## THINGS TO DO
a) Which hashtags appear in the title of the blog post about growing long hair?
b) Reproduce the blog post about growing long hair from "Channeling Rapunzel (#longhair" to "mirror these days.".

## EXERCISE PASSAGE
Monday, February 27, 2017

Channeling Rapunzel (#longhair #freedom #sex)

Hair poster

By Lisabet Sarai

During the past year, I’ve reclaimed a part of my identity.

After nearly a decade of keeping my hair no longer than than my shoulders, I’ve let it grow. It reaches halfway down my back now, at least when it’s wet. As it dries, it frizzes and kinks, looking far less luxuriant (and less well-groomed) but I still get a little shiver of pleasure when I look at myself in the mirror these days.

I have to admit that my newly extended locks present an incongruous contrast to my age-creased, sagging face. Senior citizens don’t normally sprout wild, hippie-like crops of hair like mine. But you know, at some level I really don’t care. That’s one solace to growing older. You start to realize you’re free to spurn conventional standards when they don’t suit you.

Free. That’s how my new hairstyle (if you can call this disordered frenzy a “style”) makes me feel. Despite the steamy climate in my adopted country, I love the feeling of it swinging back and forth behind me. Running my fingers through the tight curls makes me smile. I’ve tried braiding it, with limited success, and I enjoy pulling it into a ponytail. It’s almost as if I had a new toy.

## RAW DATA

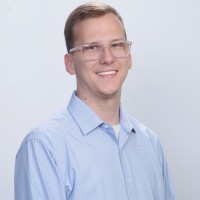 Wawa, Inc. Employee Johnathon Smith's profile photo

## LIST OF ANSWERS
a) #longhair, #freedom, #sex

b)
Channeling Rapunzel (#longhair #freedom #sex)

Hair poster

By Lisabet Sarai

During the past year, I’ve reclaimed a part of my identity.

After nearly a decade of keeping my hair no longer than than my shoulders, I’ve let it grow. It reaches halfway down my back now, at least when it’s wet. As it dries, it frizzes and kinks, looking far less luxuriant (and less well-groomed) but I still get a little shiver of pleasure when I look at myself in the mirror these days.